If you really need to use MP3
, you can simple to convert MP3 to WAV.
But, the formats Speech to Text support is:
audio/flac: Free Lossless Audio Codec (FLAC), a lossless compressed audio coding format. For more information, see en.wikipedia.org/wiki/FLAC.
audio/l16: Linear 16-bit Pulse-Code Modulation (PCM), an uncompressed audio data format. Use this media type to pass a raw PCM file. Note that linear PCM audio can also reside inside a container Waveform Audio File Format (WAV) file. For more information, see the Internet Engineering Task Force (IETF) Request for Comment (RFC) 2586 and en.wikipedia.org/wiki/Pulse-code_modulation.
audio/wav: Waveform Audio File Format (WAV), a standard created by Microsoft® and IBM. A WAV file is a container that is often used for uncompressed audio bitstreams but can contain compressed audio, as well. For more information, see en.wikipedia.org/wiki/WAV. The service supports WAV files that use any encoding. It accepts audio with a maximum of nine channels (due to an FFmpeg limitation).
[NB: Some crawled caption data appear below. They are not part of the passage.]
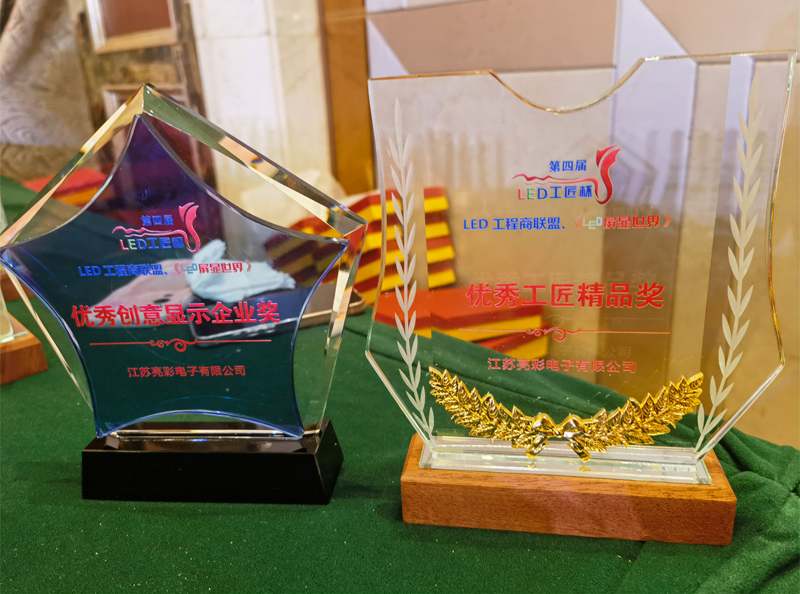 江蘇亮彩榮獲第四屆LED顯示應用行業(yè)“工匠杯”—《優(yōu)秀創(chuàng)意顯示企業(yè)獎》、《優(yōu)秀工匠精品獎》
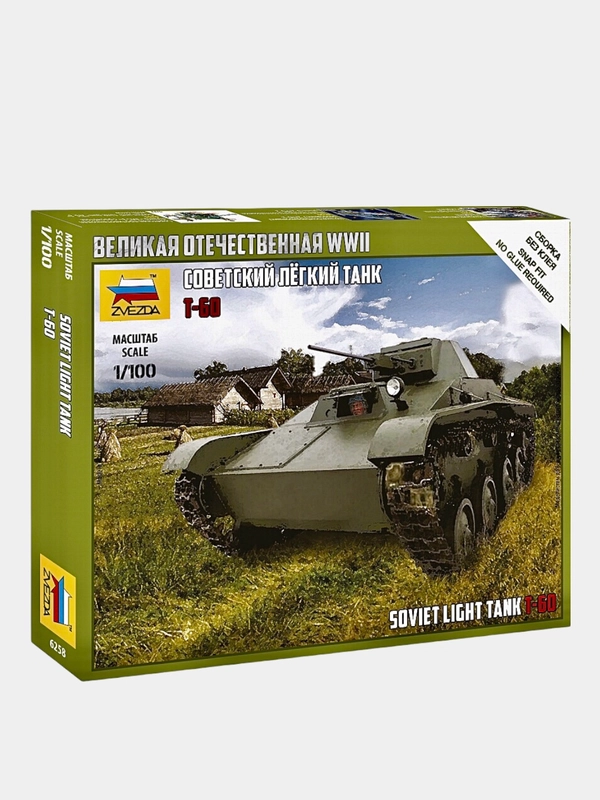 Модель сборная из пластика 1:100 "Легкий танк Т-60 WWII SU"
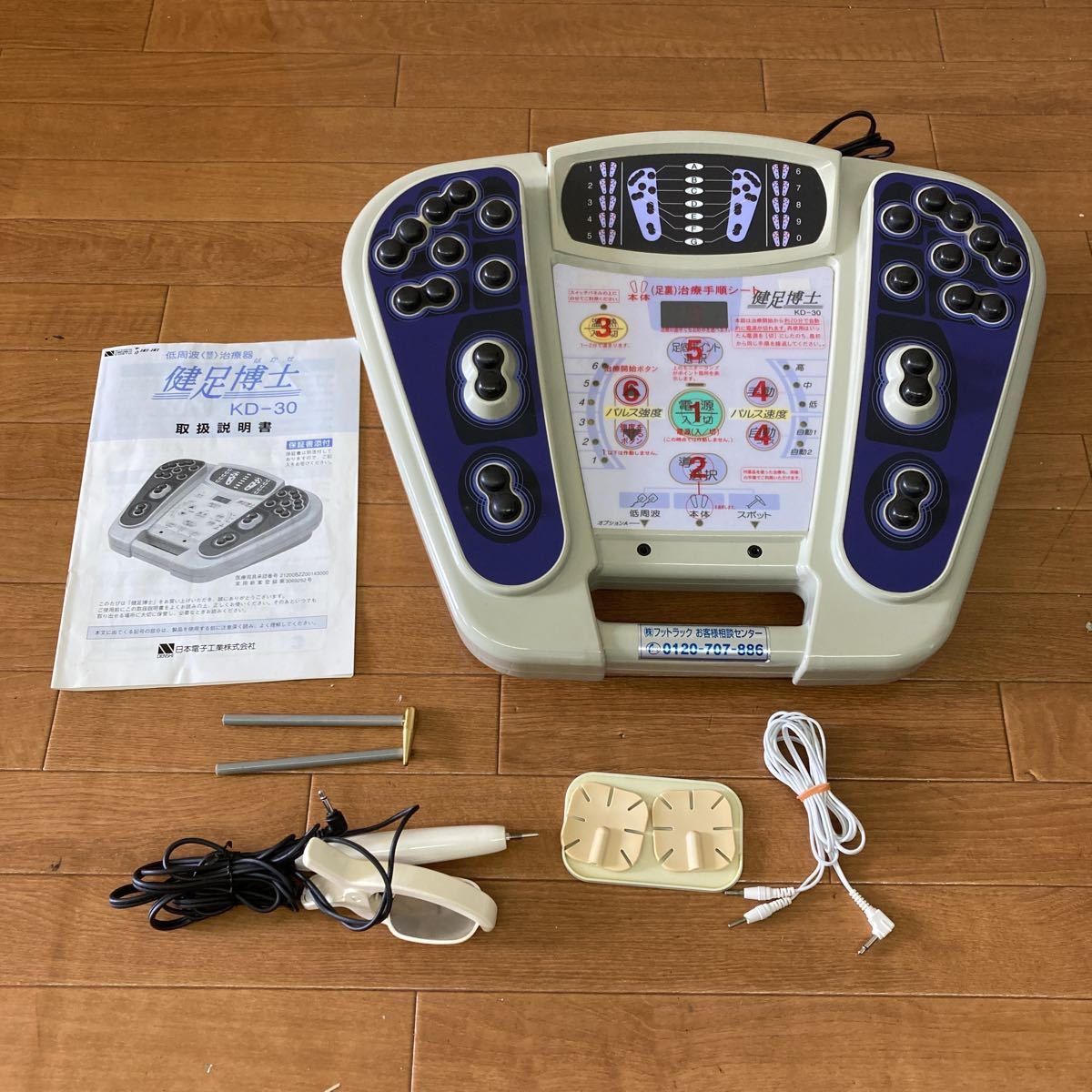 健足博士（けんそくはかせ）KD-30 足裏マッサージ 低周波治療器 日本電子工業株式会社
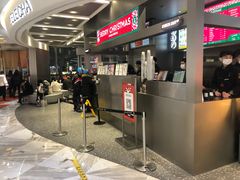 -LELECHA乐乐茶(新街口大洋店)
audio/ogg/ audio/ogg;codecs=opus / audio/ogg; codecs=vorbis: Ogg is a free, open container format maintained by the Xiph.org Foundation; for more information, see www.xiph.org/ogg/. Both codecs are free, open, lossy audio-compression formats. Opus is the preferred codec. If you omit the codec, the service automatically detects it from the input audio.
audio/webm/ audio/webm;codecs=opus/ audio/webm;codecs=vorbis: Web Media (WebM) is an open media-file format; for more information, see webmproject.org. WebM supports audio streams compressed with the Opus and Vorbis audio codecs; Opus is the preferred codec. If you omit the codec, the service automatically detects it from the input audio. For JavaScript code that shows how to capture audio from a microphone in a Chrome browser and encode it into a WebM data stream.
But, all formats with more details you can see in the Speech to Text Official Documentation. I suggest you to edit with more details and read the documentation, commonly, the documentation from IBM is very objective and complete.